Description of the task:
Pictures in the listing should not be copied. Reproduce, word for word, each line from the one holding "At what distance is" through the final line.

Image and question records:
=======
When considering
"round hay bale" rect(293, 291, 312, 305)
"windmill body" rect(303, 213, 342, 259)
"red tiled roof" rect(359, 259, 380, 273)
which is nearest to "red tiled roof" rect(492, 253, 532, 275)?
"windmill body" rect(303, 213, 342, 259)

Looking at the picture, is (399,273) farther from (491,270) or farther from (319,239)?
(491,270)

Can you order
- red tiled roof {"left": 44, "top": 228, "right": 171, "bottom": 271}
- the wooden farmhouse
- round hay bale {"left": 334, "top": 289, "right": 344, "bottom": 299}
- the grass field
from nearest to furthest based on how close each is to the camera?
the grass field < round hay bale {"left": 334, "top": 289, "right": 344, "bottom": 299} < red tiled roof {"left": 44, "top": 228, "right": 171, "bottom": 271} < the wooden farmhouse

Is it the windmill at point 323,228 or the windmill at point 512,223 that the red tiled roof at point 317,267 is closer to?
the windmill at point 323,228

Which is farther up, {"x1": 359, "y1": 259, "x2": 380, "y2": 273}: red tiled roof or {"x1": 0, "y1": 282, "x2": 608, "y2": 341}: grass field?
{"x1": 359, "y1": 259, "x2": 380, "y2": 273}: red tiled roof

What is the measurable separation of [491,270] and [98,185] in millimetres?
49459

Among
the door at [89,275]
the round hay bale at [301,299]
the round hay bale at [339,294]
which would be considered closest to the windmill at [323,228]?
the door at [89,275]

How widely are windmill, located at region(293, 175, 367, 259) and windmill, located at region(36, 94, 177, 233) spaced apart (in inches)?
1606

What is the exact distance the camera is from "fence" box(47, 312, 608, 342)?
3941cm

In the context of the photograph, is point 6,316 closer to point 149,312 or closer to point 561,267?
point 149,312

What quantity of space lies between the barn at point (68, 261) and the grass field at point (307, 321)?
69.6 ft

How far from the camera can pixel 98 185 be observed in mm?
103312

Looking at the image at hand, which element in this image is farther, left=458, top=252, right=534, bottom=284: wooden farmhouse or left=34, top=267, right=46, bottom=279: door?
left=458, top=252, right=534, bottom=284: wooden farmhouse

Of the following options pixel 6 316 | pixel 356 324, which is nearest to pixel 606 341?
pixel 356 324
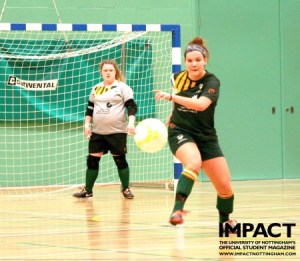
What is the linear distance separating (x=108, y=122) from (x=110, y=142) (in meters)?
0.27

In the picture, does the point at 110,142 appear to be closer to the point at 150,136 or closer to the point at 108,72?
the point at 108,72

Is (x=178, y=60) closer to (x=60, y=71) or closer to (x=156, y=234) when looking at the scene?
(x=60, y=71)

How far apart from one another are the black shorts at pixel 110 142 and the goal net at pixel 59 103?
7.28 ft

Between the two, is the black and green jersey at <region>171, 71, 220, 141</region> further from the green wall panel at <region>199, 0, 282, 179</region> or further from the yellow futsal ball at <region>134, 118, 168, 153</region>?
the green wall panel at <region>199, 0, 282, 179</region>

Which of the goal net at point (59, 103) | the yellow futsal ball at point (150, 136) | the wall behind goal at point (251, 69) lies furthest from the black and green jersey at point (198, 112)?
the wall behind goal at point (251, 69)

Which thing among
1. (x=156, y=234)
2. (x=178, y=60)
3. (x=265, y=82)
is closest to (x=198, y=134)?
(x=156, y=234)

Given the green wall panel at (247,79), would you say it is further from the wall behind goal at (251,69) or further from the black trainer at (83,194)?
the black trainer at (83,194)

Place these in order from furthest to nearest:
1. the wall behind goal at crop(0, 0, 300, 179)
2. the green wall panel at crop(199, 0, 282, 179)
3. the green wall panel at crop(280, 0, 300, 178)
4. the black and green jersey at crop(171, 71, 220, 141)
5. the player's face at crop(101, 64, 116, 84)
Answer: the green wall panel at crop(280, 0, 300, 178) → the green wall panel at crop(199, 0, 282, 179) → the wall behind goal at crop(0, 0, 300, 179) → the player's face at crop(101, 64, 116, 84) → the black and green jersey at crop(171, 71, 220, 141)

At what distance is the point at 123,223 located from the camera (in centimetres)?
795

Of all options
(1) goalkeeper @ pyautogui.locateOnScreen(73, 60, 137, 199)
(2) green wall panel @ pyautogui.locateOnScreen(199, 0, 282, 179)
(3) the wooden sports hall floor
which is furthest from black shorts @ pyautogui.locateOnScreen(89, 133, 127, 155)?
(2) green wall panel @ pyautogui.locateOnScreen(199, 0, 282, 179)

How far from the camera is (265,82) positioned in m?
16.3

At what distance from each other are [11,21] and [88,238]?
315 inches

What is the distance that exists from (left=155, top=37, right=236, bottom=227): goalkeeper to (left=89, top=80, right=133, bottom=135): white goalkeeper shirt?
4337 millimetres

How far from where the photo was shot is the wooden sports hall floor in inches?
228
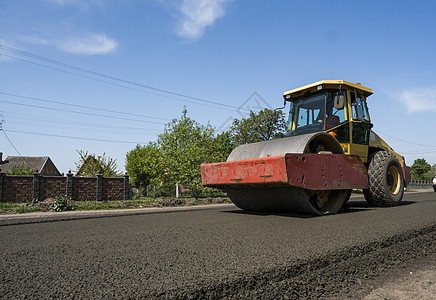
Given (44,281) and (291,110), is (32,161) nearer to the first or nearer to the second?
=======
Solution to this task:
At what distance is the point at 123,223 located from the camera (in centimetres)?
795

Of all options
(1) goalkeeper @ pyautogui.locateOnScreen(73, 60, 137, 199)
(2) green wall panel @ pyautogui.locateOnScreen(199, 0, 282, 179)
(3) the wooden sports hall floor
which is furthest from black shorts @ pyautogui.locateOnScreen(89, 133, 127, 155)?
(2) green wall panel @ pyautogui.locateOnScreen(199, 0, 282, 179)

How far from the camera is (265,82) positioned in m?
16.3

At what distance from each other are [11,21] and [88,238]?
315 inches

What is the distance that exists from (left=155, top=37, right=236, bottom=227): goalkeeper to (left=89, top=80, right=133, bottom=135): white goalkeeper shirt?
4337 millimetres

How far from where the photo was shot is the wooden sports hall floor in inches?
228
Given (44,281) and (291,110), is (32,161) nearer to the first or nearer to the second?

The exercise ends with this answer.